Helga en Willeke hebben er de smoor in: ze moeten thuisblijven, omdat hun moeder een feestje geeft voor haar vriendinnen. Net als de moeder van Helga en Willeke zijn die vriendinnen allemaal héél nette dames; zó netjes dat het zelfs Helga en Willeke een beetje al te dol is. De twee meisjes hebben aan hun vriendjes verteld, dat zij die middag moeten opzitten en pootjes geven, maar dat ze, zo gauw ze de kans krijgen, de benen zullen nemen. Die kans doet zich voor als de meisjes de gebruikte theekopjes naar de keuken moeten brengen; vlug glippen ze weg door de keukendeur en rennen naar de hut.

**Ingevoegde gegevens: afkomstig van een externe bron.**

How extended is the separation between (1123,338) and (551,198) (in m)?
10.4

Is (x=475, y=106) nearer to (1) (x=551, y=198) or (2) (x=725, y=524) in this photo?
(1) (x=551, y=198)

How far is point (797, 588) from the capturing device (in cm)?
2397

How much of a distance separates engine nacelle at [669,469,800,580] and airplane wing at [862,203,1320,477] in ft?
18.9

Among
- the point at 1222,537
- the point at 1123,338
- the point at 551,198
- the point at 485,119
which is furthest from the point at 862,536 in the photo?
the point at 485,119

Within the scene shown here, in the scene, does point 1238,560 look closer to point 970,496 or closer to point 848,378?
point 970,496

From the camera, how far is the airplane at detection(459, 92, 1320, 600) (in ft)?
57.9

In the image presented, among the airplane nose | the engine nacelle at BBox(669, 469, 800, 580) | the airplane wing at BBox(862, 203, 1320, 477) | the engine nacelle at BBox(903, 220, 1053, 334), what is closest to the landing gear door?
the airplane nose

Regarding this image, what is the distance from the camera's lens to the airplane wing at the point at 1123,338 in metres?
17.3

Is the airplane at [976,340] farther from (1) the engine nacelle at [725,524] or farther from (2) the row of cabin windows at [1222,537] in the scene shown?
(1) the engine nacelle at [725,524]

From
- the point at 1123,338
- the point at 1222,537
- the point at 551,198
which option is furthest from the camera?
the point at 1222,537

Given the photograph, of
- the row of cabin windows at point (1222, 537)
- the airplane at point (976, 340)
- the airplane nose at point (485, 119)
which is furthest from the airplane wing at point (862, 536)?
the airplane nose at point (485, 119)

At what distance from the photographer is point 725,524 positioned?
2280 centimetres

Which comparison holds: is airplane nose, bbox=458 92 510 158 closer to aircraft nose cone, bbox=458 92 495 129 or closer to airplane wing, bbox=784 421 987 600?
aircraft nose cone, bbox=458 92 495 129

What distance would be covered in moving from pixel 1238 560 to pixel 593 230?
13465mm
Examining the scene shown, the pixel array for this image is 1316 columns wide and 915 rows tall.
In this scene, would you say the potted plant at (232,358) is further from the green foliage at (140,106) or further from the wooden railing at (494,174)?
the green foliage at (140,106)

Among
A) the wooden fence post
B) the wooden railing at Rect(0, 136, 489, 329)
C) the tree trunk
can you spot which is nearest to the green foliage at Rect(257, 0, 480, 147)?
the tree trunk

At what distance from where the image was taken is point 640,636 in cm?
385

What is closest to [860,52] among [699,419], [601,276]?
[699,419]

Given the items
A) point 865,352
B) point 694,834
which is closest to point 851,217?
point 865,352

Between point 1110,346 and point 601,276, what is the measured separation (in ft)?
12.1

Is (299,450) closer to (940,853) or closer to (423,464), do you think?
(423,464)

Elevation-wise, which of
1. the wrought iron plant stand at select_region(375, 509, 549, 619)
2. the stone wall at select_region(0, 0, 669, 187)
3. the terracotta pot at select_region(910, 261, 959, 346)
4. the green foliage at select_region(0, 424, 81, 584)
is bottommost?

In de hut is het heel gezellig: er ligt een groot ganzenbordspel op de grond en alle vriendjes van Helga en Willeke zijn verwoed aan het spelen. "Hoi," zegt Bas, "hielden jullie het niet meer uit?" "Nee," zegt Helga, "het was echt vreselijk, ik moest keurig op mijn stoel blijven zitten, met mijn benen naast elkaar en ik mocht alleen antwoord geven als mij iets gevraagd werd." "Die dames vroegen alleen maar naar onze punten op school," vult Willeke aan, "en dan vertelden zij steeds dat hun zoontjes en dochters véél betere punten haalden." "En die dames praatten zo gek," vertelt Helga en ze probeert iemand na te doen die heel deftig praat. "Dat is echt erg," zegt Boris, "maar missen ze jullie nu niet? "Eigenlijk hadden we de theekopjes moeten afwassen en toastjes moeten maken," vertelt Helga, "dus mijn moeder zal het straks wel in de gaten hebben, dat we weg zijn." "Wij gaan met jullie mee," stelt Bas voor; "dan doen wij samen de afwas en maken toastjes."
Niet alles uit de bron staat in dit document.